First look at this example:

private async Task DoOperation(string s)

{

            Debug.WriteLine("{0}3", s);

            await Task.Delay(1);

            Debug.WriteLine("{0}4", s);

}

private async void Button_Click_1(object sender, RoutedEventArgs e)

{

Debug.WriteLine("A1");

      await ThreadPool.RunAsync((operation) => { DoOperation("A").Wait(); }, WorkItemPriority.Normal);

      Debug.WriteLine("A9");

}

The result will be A1, A3, A4, A9. This will be most people are expecting. But in this case we locking the thread that is doing a delay of 1 millisecond. We can write it more efficient by not using Wait() method but awaiting it like this:

private async void Button_Click_2(object sender, RoutedEventArgs e)

{

     Debug.WriteLine("B1");

     await ThreadPool.RunAsync(async (operation) => await DoOperation("B"), WorkItemPriority.Normal);

     Debug.WriteLine("B9");

}

Expecting the same result? No! it will return B1, B3, B9, B4. The thread will finish as soon the Task.Delay is called because the callback that an await is causing, and this is where tasks are getting really powerful, because when rewriting this code to use tasks like this

private async void Button_Click_3(object sender, RoutedEventArgs e)

{

   Debug.WriteLine("T1");

   await Task.Run(async () => await DoOperation("T"));

   Debug.WriteLine("T9");

}

The result here will be: T1, T3, T4, T9. The Task that is created by the Task.Run in this method will wait with finishing till the Task that is returned by DoOperation is done. With threads you have to manage this yourself.

Now often the Dispatcher is used to invoke code from a non-ui thread to the UI and if using async code in that dispatcher you get the same behavior as we saw with the second example.

Debug.WriteLine("step 1");

await Dispatcher.RunAsync(CoreDispatcherPriority.Normal, async () =>

{

                Debug.WriteLine("step 2");

                await Task.Delay(1000);

                Debug.WriteLine("step 3");

});

Debug.WriteLine("step 4");

The result will be 1,2 4, 3 and in most cases you want to have 1,2,3,4.

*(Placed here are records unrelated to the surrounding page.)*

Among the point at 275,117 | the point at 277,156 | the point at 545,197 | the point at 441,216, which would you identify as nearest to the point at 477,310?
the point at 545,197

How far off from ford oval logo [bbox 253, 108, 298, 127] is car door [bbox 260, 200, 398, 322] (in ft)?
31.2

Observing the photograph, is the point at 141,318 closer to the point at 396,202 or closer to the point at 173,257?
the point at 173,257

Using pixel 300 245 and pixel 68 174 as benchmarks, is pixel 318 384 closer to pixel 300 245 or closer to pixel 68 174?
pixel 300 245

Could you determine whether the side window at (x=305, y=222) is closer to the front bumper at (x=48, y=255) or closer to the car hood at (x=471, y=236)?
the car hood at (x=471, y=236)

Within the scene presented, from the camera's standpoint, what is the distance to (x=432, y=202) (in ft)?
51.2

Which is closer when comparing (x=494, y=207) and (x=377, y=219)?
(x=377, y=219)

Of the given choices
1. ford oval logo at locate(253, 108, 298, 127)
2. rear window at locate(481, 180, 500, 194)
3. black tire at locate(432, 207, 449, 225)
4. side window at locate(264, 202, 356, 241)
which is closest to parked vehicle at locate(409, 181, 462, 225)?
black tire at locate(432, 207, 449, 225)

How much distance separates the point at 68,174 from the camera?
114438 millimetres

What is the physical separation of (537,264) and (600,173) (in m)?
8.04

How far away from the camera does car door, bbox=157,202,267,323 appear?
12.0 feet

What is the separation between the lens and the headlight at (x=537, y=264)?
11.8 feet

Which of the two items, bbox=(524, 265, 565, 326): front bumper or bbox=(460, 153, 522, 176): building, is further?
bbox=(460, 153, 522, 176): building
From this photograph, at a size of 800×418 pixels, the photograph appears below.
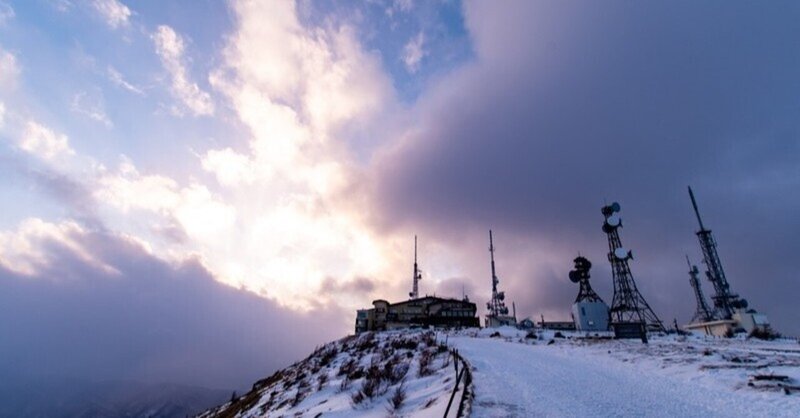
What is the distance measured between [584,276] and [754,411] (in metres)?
65.5

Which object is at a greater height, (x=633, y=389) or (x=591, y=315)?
(x=591, y=315)

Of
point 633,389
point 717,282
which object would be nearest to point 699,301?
point 717,282

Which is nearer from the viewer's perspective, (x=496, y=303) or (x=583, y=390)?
(x=583, y=390)

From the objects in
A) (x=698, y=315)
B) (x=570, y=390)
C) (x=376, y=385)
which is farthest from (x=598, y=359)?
(x=698, y=315)

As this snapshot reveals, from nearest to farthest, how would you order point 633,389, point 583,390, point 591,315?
point 583,390
point 633,389
point 591,315

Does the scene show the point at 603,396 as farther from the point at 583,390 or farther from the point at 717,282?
the point at 717,282

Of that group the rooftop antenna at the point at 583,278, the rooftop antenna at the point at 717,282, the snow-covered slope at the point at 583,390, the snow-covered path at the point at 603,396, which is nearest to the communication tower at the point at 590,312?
the rooftop antenna at the point at 583,278

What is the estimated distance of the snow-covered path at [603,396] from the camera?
6.66 m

When using this little extension method you can fix that behavior

public static class DispatcherExtensions

{

        public static Task RunTaskAsync(this CoreDispatcher dispather, Windows.UI.Core.CoreDispatcherPriority priority, Func<Task> task)

        {

            TaskCompletionSource<object> tsc = new TaskCompletionSource<object>();

            var t = dispather.RunAsync(priority, async () =>

            {

                try

                {

                    await task();

                    tsc.SetResult(null);

                }

                catch (Exception e)

                {

                    tsc.SetException(e);

                }

            });

            return tsc.Task;

        }

 }

The usage is the same as RunIdle

Debug.WriteLine("step 1");

await Dispatcher.RunTaskAsync(CoreDispatcherPriority.Normal, async () =>

{

                Debug.WriteLine("step 2");

                await Task.Delay(1000);

 

                Debug.WriteLine("step 3");

});

Debug.WriteLine("step 4");

Only now it will give the result as wanted!